Set-AdmPwdComputerSelfPermission –OrgUnit ‘Computers’
This command is not necessary but I can see who has permissions to view
Local administrator’s password, by default System and Domain Admins have
permissions to view those password. Here I will add another group account Server_Admins
to view them password of servers.
Find-AdmPwdExtendedRights -Identity 'Computers'
Next command adds Server_admins group as delegated and they can view the
password now.
Set-AdmPwdReadPasswordPermission –OrgUnit ‘Computers’ –AllowedPrincipals
‘vcloud.lab\Server_Admins’
This the checkpoint that we have done with AD level configuration and
next step is configuration on Client side.
Here create another Group policy for the same Computers OU, you will
see there are 2 Policies now first is to deploy software and another is
LAPS_Policy for LAPS policy at client side. edit the new created policy, you will find under Computer configuration
>> Policies >> Administrative Templates New policy template is available with
the name LAPS. There are Main 2 settings we need to configure,
Enable Local admin password management - should be enable, it will
activate the deploied LAPS on client servers.

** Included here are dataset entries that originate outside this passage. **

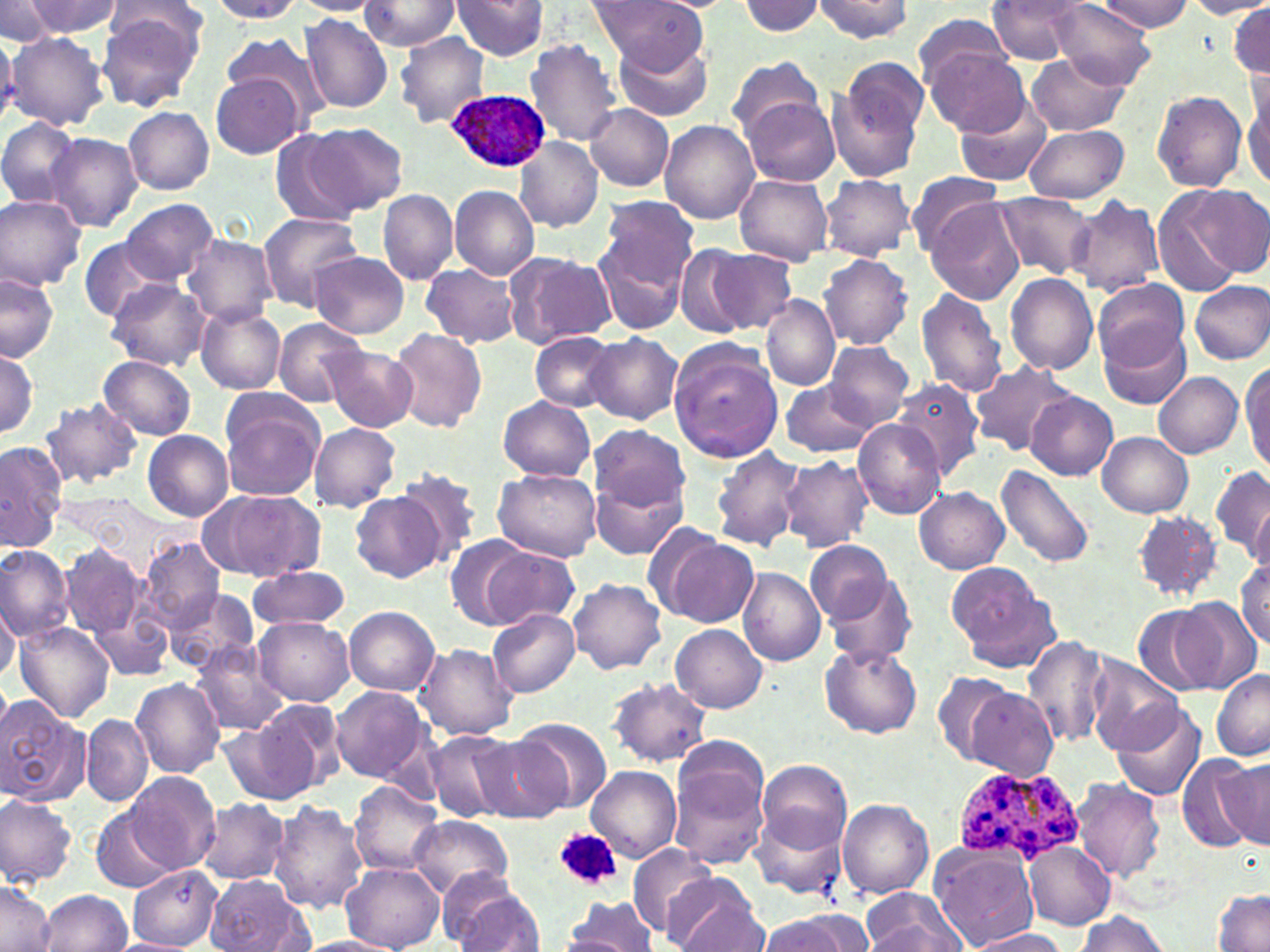

slide_level_diagnosis: Plasmodium ovale
field_of_view: one of a larger specimen
image_size: 1270×952 pixels
magnification: 1000x
plasmodium_ovale_infected_red_blood_cell_locations: 'approximate bounding boxes as (x1, y1, x2, y2) in pixels: (445, 90, 552, 174), (953, 766, 1084, 866)'
modality: optical microscopy
preparation: thin blood smear
platelet_locations: 'approximate bounding boxes as (x1, y1, x2, y2) in pixels: (555, 828, 624, 889)'
uninfected_red_blood_cell_locations: 'approximate bounding boxes as (x1, y1, x2, y2) in pixels: (454, 0, 547, 60), (589, 0, 707, 72), (812, 0, 915, 42), (986, 0, 1087, 62), (21, 1, 123, 37), (208, 1, 304, 23), (291, 1, 386, 15), (360, 1, 460, 50), (736, 1, 826, 37), (1096, 1, 1193, 31), (1186, 1, 1270, 19), (0, 2, 60, 45), (104, 2, 208, 56), (1051, 3, 1154, 87), (1226, 6, 1270, 77), (97, 11, 201, 112), (913, 13, 1012, 91), (300, 14, 391, 114), (7, 30, 109, 130), (220, 33, 328, 121), (396, 33, 489, 130), (0, 35, 22, 121), (616, 37, 715, 122), (524, 39, 624, 147), (927, 48, 1030, 137), (1026, 55, 1130, 135), (727, 56, 824, 141), (830, 57, 927, 180), (1245, 73, 1270, 192), (211, 74, 305, 159), (1152, 91, 1247, 191), (743, 96, 841, 186), (953, 96, 1052, 187), (585, 105, 673, 191), (123, 108, 214, 195), (0, 115, 82, 208), (659, 119, 760, 224), (302, 122, 408, 215), (1026, 124, 1129, 203), (269, 129, 364, 226), (45, 133, 142, 232), (515, 138, 604, 232), (735, 171, 833, 266), (905, 173, 1008, 255), (820, 175, 915, 260), (450, 185, 540, 279), (1183, 185, 1269, 277), (378, 189, 457, 283), (1152, 190, 1245, 296), (994, 192, 1095, 279), (0, 193, 87, 291), (1068, 195, 1164, 298), (593, 197, 700, 324), (121, 199, 218, 285), (927, 200, 1025, 305), (256, 211, 364, 309), (182, 236, 276, 325), (79, 238, 166, 322), (674, 244, 753, 338), (707, 249, 797, 333), (309, 251, 409, 338), (507, 252, 618, 348), (820, 254, 912, 350), (423, 263, 519, 348), (1005, 273, 1099, 375), (0, 274, 59, 362), (104, 278, 210, 372), (1092, 280, 1189, 371), (1188, 280, 1270, 365), (915, 287, 1009, 399), (761, 295, 840, 390), (196, 305, 286, 394), (272, 317, 367, 407), (1097, 320, 1191, 408), (387, 328, 486, 433), (531, 332, 619, 413), (587, 334, 681, 424), (824, 341, 915, 428), (668, 343, 782, 462), (325, 346, 418, 431), (0, 349, 39, 436), (99, 356, 197, 439), (970, 359, 1076, 457), (1241, 361, 1270, 473), (1153, 372, 1243, 459), (892, 378, 983, 481), (779, 380, 874, 458), (1027, 393, 1116, 480), (219, 396, 327, 499), (497, 396, 595, 482), (38, 399, 143, 491), (852, 418, 947, 519), (308, 423, 401, 512), (588, 424, 689, 513), (142, 430, 233, 521), (1097, 432, 1193, 518), (1, 440, 64, 552), (710, 445, 803, 551), (779, 457, 873, 553), (995, 463, 1097, 570), (1211, 466, 1270, 560), (491, 467, 603, 562), (394, 468, 484, 565), (588, 473, 687, 562), (914, 487, 1009, 574), (200, 488, 326, 582), (351, 491, 447, 582), (1248, 497, 1270, 582), (1133, 511, 1224, 602), (655, 533, 759, 629), (445, 536, 535, 628), (137, 538, 225, 632), (806, 542, 894, 629), (61, 545, 145, 641), (0, 546, 74, 642), (482, 547, 581, 632), (1235, 557, 1269, 651), (245, 565, 351, 630), (737, 567, 827, 665), (946, 568, 1055, 668), (821, 569, 918, 666), (568, 578, 666, 676), (164, 590, 261, 676), (89, 597, 175, 686), (1170, 598, 1262, 692), (0, 601, 20, 684), (1134, 605, 1222, 697), (345, 606, 440, 694), (487, 608, 580, 697), (253, 617, 355, 706), (14, 621, 116, 722), (672, 624, 767, 713), (1022, 635, 1110, 751), (190, 642, 290, 734), (416, 644, 519, 739), (820, 644, 921, 738), (1086, 656, 1184, 754), (1212, 671, 1270, 761), (930, 674, 1016, 765), (130, 678, 224, 778), (608, 678, 712, 767), (330, 686, 430, 783), (966, 688, 1057, 778), (1, 695, 90, 807), (246, 698, 347, 799), (1110, 702, 1204, 803), (82, 713, 151, 806), (216, 717, 316, 806), (515, 718, 612, 814), (424, 729, 515, 823), (474, 732, 573, 824), (1215, 755, 1270, 851), (757, 759, 851, 856), (671, 761, 773, 870), (586, 765, 682, 863), (125, 771, 219, 873), (1072, 778, 1166, 885), (350, 780, 442, 875), (0, 793, 78, 886), (269, 798, 373, 913), (196, 799, 289, 883), (838, 799, 933, 898), (752, 805, 849, 900), (92, 810, 174, 892), (407, 816, 514, 900), (1023, 840, 1115, 929), (931, 844, 1039, 951), (628, 845, 720, 937), (342, 864, 443, 950), (129, 867, 223, 947), (665, 872, 765, 951), (203, 874, 312, 951), (440, 874, 544, 952), (0, 884, 57, 951), (860, 889, 966, 952), (39, 890, 132, 952), (1212, 890, 1270, 950), (559, 897, 661, 950), (1074, 911, 1173, 951), (755, 913, 872, 952), (970, 928, 1072, 952), (546, 934, 656, 950), (292, 936, 402, 951)'
stain: May-Grünwald-Giemsa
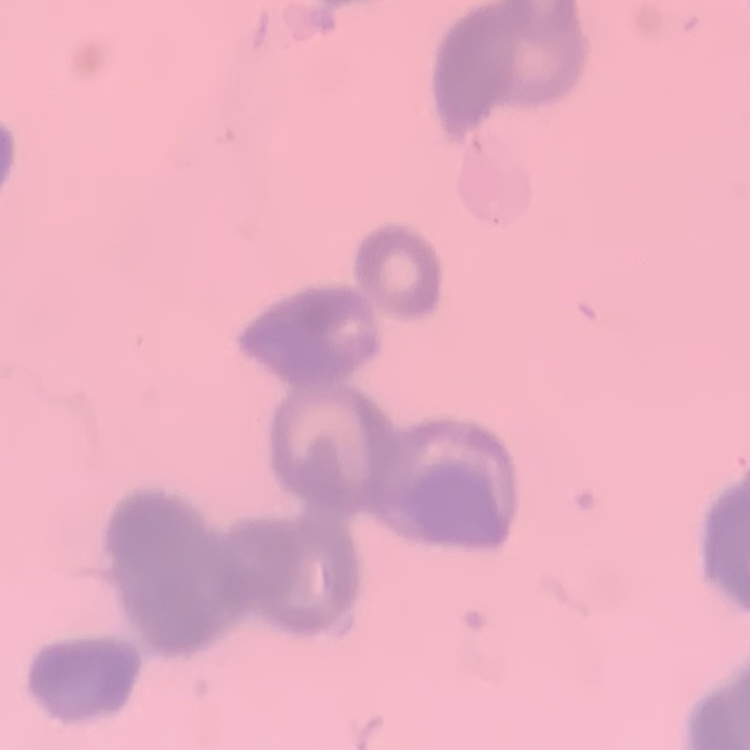
Summary:
  - Erythrocyte morphology: rouleaux formation
  - Image type: square crop of a larger photomicrograph
  - Preparation: thin peripheral smear
  - Stain: Field's or Giemsa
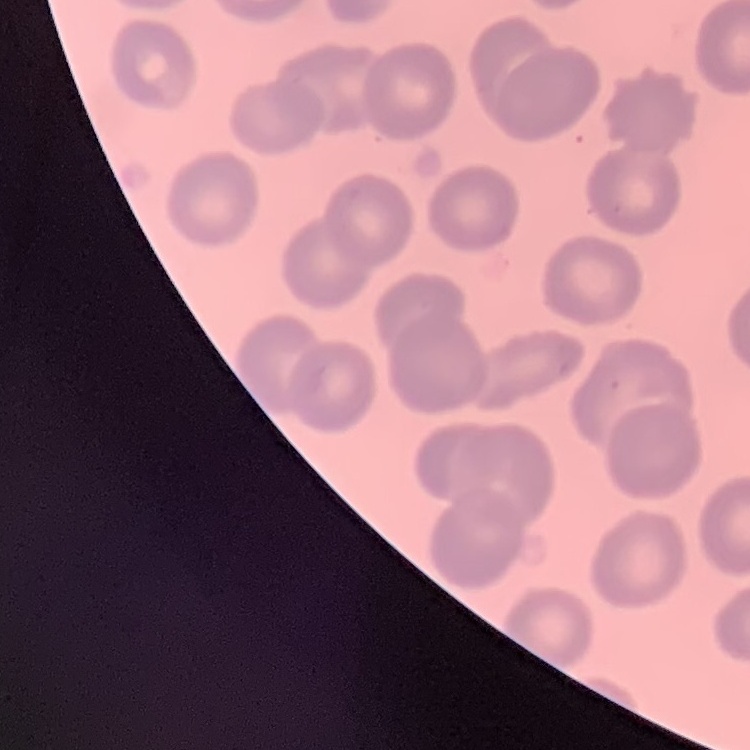 The erythrocytes show no rouleaux formation. Field's or Giemsa stain. Square crop of a larger photomicrograph. Thin blood smear.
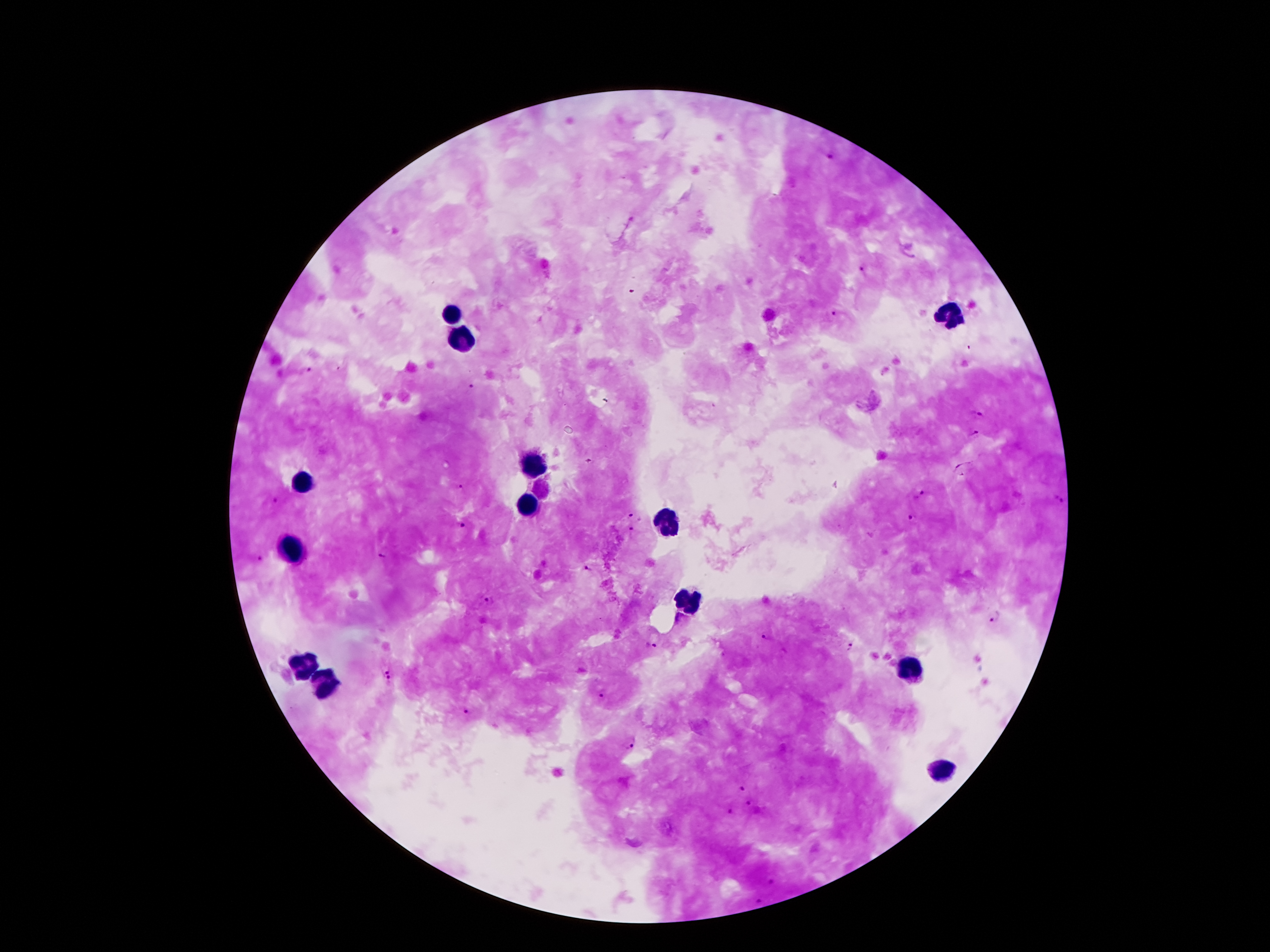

Password Settings – Here you can select how should be the password
complex.
Once Required changes are done Close the group policy editor and login to any of client machine and run gpupdate /force to apply changes immediately so we can view the results of LAPS.
Next on the same domain controller where we install LAPS go to installation folder c:\Program files\LAPS (if you are using 32 bit application you software will be installed on program files x86 folder). Run AdminPwdUI.exe as administrator. And search for the computer names, you will see each computer account has unique password for administrator.
Even if you don’t have AdminPwdUI tool instlled you can view the password from dsa.msc Active
Directory Users and Computers MMC. For this Advanced Feature must be checked in
View Menu.
Right click and goto properties of computer account, Go to Attribute
Editor tab and find the Attributes ms-Mcs-AdmPwd. If you are not a member of
domain admins for server_admins group as I added earlier, you won’t be able to
see this information.
Last and final step log in on Client001 with the above administrator account password. If it is successfull means deployment is good. I tried this step and i was good on this step.